Task details: Copy each of the records below word for word, with the same characters, punctuation, and line breaks.

::: Given records

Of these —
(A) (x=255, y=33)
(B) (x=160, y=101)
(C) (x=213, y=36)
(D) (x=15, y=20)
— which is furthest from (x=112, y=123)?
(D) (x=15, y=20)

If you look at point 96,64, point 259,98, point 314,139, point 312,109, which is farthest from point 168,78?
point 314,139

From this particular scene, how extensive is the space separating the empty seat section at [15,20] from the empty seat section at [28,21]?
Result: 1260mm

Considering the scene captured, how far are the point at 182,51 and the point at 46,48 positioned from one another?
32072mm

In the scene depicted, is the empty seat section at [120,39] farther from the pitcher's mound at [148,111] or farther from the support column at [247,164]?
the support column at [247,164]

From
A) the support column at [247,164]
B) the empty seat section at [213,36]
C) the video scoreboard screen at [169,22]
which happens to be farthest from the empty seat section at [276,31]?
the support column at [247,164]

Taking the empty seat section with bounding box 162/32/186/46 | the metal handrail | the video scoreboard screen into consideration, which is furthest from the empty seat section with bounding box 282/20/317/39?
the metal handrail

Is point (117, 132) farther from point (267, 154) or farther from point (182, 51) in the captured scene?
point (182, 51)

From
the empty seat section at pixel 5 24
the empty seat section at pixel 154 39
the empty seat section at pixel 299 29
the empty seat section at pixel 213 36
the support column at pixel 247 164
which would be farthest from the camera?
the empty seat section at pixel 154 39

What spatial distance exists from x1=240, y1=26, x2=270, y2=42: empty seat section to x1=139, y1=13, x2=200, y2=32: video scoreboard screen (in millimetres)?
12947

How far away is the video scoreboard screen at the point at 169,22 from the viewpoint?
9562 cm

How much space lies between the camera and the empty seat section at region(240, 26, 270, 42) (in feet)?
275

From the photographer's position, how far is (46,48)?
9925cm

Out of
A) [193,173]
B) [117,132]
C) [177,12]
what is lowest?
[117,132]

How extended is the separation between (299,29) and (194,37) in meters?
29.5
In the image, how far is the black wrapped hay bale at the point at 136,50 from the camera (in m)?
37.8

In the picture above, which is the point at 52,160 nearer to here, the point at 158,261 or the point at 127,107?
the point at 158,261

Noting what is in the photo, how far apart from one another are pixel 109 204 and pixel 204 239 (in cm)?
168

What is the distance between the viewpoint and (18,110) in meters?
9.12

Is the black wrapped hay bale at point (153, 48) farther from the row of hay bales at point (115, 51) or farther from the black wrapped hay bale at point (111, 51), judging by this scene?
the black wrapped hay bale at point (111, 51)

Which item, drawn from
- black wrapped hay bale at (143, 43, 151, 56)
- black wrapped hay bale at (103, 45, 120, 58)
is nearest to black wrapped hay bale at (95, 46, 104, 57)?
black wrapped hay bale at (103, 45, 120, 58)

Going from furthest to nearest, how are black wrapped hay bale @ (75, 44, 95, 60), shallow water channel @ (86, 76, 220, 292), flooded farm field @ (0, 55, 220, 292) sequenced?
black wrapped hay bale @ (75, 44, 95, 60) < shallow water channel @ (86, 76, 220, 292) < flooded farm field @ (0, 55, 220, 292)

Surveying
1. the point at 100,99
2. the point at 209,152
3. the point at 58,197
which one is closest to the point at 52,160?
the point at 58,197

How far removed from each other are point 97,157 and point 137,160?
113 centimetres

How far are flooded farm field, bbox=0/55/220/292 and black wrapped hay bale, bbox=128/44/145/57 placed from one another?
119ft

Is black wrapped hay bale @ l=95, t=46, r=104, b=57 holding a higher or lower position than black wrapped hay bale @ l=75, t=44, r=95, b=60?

::::::

Finished answer:
Of these —
(A) (x=255, y=33)
(B) (x=160, y=101)
(C) (x=213, y=36)
(D) (x=15, y=20)
— which is furthest from (x=112, y=123)?
(D) (x=15, y=20)

If you look at point 96,64, point 259,98, point 314,139, point 312,109, which is farthest from point 168,78?
point 314,139

From this particular scene, how extensive is the space separating the empty seat section at [15,20] from the empty seat section at [28,21]?
Result: 1260mm

Considering the scene captured, how far are the point at 182,51 and the point at 46,48 positioned from one another?
32072mm

In the scene depicted, is the empty seat section at [120,39] farther from the pitcher's mound at [148,111] or farther from the support column at [247,164]?
the support column at [247,164]

From
A) the support column at [247,164]
B) the empty seat section at [213,36]
C) the video scoreboard screen at [169,22]
which happens to be farthest from the empty seat section at [276,31]?
the support column at [247,164]

Taking the empty seat section with bounding box 162/32/186/46 | the metal handrail | the video scoreboard screen into consideration, which is furthest from the empty seat section with bounding box 282/20/317/39?
the metal handrail

Is point (117, 132) farther from point (267, 154) or farther from point (182, 51) in the captured scene?
point (182, 51)

From
the empty seat section at pixel 5 24
the empty seat section at pixel 154 39
the empty seat section at pixel 299 29
the empty seat section at pixel 213 36
the support column at pixel 247 164
which would be farthest from the camera?
the empty seat section at pixel 154 39

What spatial distance exists from x1=240, y1=26, x2=270, y2=42: empty seat section to x1=139, y1=13, x2=200, y2=32: video scoreboard screen (in millimetres)?
12947

How far away is the video scoreboard screen at the point at 169,22 from the viewpoint?
9562 cm

How much space lies between the camera and the empty seat section at region(240, 26, 270, 42) (in feet)?
275

From the photographer's position, how far is (46,48)?
9925cm

Out of
A) [193,173]
B) [117,132]
C) [177,12]
what is lowest?
[117,132]

How extended is the separation between (299,29) and (194,37) in meters?
29.5
In the image, how far is the black wrapped hay bale at the point at 136,50 from the camera (in m)?
37.8

In the picture above, which is the point at 52,160 nearer to here, the point at 158,261 or the point at 127,107?
the point at 158,261

Noting what is in the photo, how far apart from one another are pixel 109 204 and pixel 204 239 (in cm)?
168

What is the distance between the viewpoint and (18,110) in meters?
9.12

Is the black wrapped hay bale at point (153, 48) farther from the row of hay bales at point (115, 51) or farther from the black wrapped hay bale at point (111, 51), judging by this scene?
the black wrapped hay bale at point (111, 51)

Which item, drawn from
- black wrapped hay bale at (143, 43, 151, 56)
- black wrapped hay bale at (103, 45, 120, 58)
is nearest to black wrapped hay bale at (95, 46, 104, 57)?
black wrapped hay bale at (103, 45, 120, 58)

Going from furthest to nearest, how are black wrapped hay bale @ (75, 44, 95, 60), shallow water channel @ (86, 76, 220, 292), flooded farm field @ (0, 55, 220, 292) sequenced?
black wrapped hay bale @ (75, 44, 95, 60) < shallow water channel @ (86, 76, 220, 292) < flooded farm field @ (0, 55, 220, 292)

Surveying
1. the point at 100,99
2. the point at 209,152
3. the point at 58,197
which one is closest to the point at 52,160?
the point at 58,197

How far removed from each other are point 97,157 and point 137,160?
113 centimetres

How far are flooded farm field, bbox=0/55/220/292 and black wrapped hay bale, bbox=128/44/145/57 placed from one another?
119ft

Is black wrapped hay bale @ l=95, t=46, r=104, b=57 holding a higher or lower position than black wrapped hay bale @ l=75, t=44, r=95, b=60?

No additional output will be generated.